There are 4,750 monsters in the DDI. Someone with a DDI sub (the cheapest way to get into D&D) has to sort through over three times as many rules as they are using in the span of a 2-year game. It's 9 times as many for your usual 10-level campaign. That's a lot of rules that you have to decide you're not using.

And that's assuming no monster is a homebrew (monster building rules make it so you can ignore 100% of those pre-made monsters), and that every encounter from 1-30 is a combat (no quest XP or skill challenge XP).

Or maybe we'll look at classes. A player gets something like 35 powers over the course of 30 levels. With 5 players in a campaign, your party makes use of about 175 powers between them. There are 8,723 powers currently in the DDI (once again, the cheapest way to get into the game): nearly fifty times the actual rules you'll ever use.

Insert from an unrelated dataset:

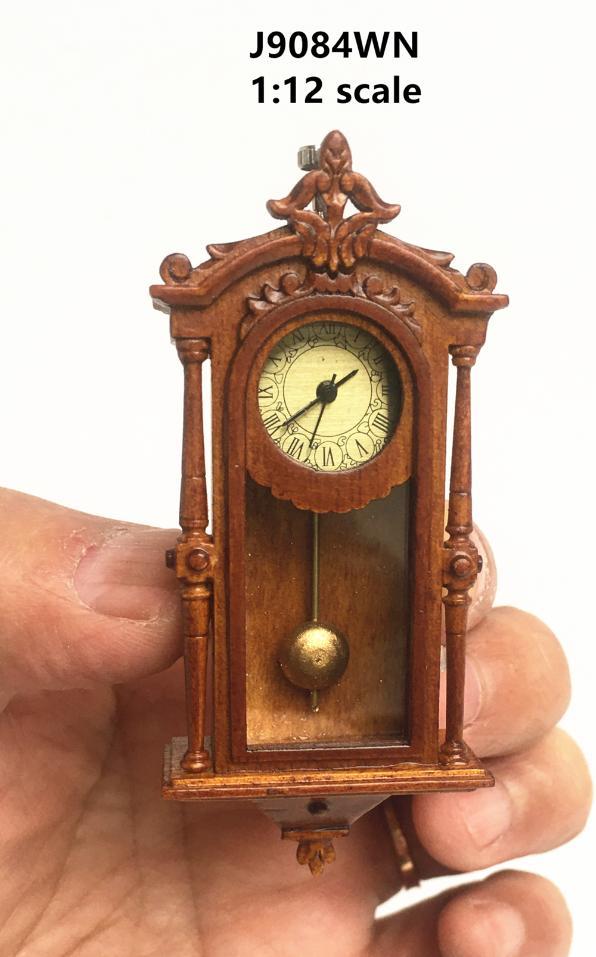 Prodotto in miniatura, referenza YY09084, Colore: Noce (WN)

DDI's got a lot of options, though. Lets say our DM fails his cost/benefit analysis check (less options! more money!) and just buys the core books. He's got almost 500 monsters, so he'll get to use everything in that book, and he'll have to use some of it up to three times. That's a lot of mileage! And I hope he likes leveling up his critters, 'cuz about half of those are heroic tier. He's still got four times as many powers as his players will ever use, and an entire extra 3 classes sitting around gathering dust (probably at least one of the strikers).

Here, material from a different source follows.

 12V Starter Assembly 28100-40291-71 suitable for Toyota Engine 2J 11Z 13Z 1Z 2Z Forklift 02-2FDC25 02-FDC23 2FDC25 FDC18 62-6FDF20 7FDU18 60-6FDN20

No matter the game you play, you are going to ignore vast swaths of the rules, either because they never come up in your game, or because they're not great rules for most groups. Ignoring the rule is trivial. I bet more than half of 4e players aren't even really aware there IS item damage. A bigger percentage have never used it anyway. Encumbrance probably gets a similar treatment. You are never going to use every race, class, monster, and house rule out there. There is an abundance.

And it is up to the DM to determine what rules they need when they need 'em.

I get the argument that the rules should generally be useful rules to the majority of DMs to be present in a rulebook, but having rules you never touch doesn't hurt you any more than having monsters you are never aware of. As long as it is self-contained, and doesn't bang on to a dozen different other sub-systems, it's an option you can use, that you never have to use.
 

In response to all the talk about 'potion helmets' and the like... that's the end-result of the proliferation of magic items and the forms in which these magic items take. To be honest... in the standard D&D worlds where there are magic armors, weapons, implements, cloaks, jewelry, helms, boots, gloves, and all kinds of miscellaneous stuff... potions actually make very little sense as an item unto itself.

If you're an adventurer who needs to carry magic effects, or an artificer who is creating magical effects... putting said magic into liquid form held within a glass bottle with the express purpose of someone needing to drink it to activate the magic... is really quite ridiculous. Nobody would actually do that. The odds of the bottles breaking, or the time lost having to unstopper and imbibe said potions are just not worth the time and effort.

Even if by some reason alchemy was cheaper than other types of magic transference... eventually people would realize that more expensive methods are just better... and over time costs would drop on those more effective methods. Until eventually potions would become as unused by the populace as audio cassettes are today.

There is absolutely no reason why a creator of healing magic would ever put his magic into liquid form. He'd spend his time and money on R&D to go straight to making magic tattoos, or magic jewelry, or whatnot be able to hold the healing magic, able to be activated by the person wearing said item by a thought or a vocal command or some sort of biorhythm. THAT'S an item that adventurers would find useful and spend their hard-earned money on... not some energy drink that he'd never in a million years ever try to actually use in the middle of a swordfight.

Now does this truth run counter to the tropes of fantasy? Sure thing. I know many of us would hate to give up the idea of potions. But quite honestly... anyone who would create magic that was expected to be used DURING a fight, just would not make potions. They just aren't the best use of time and money.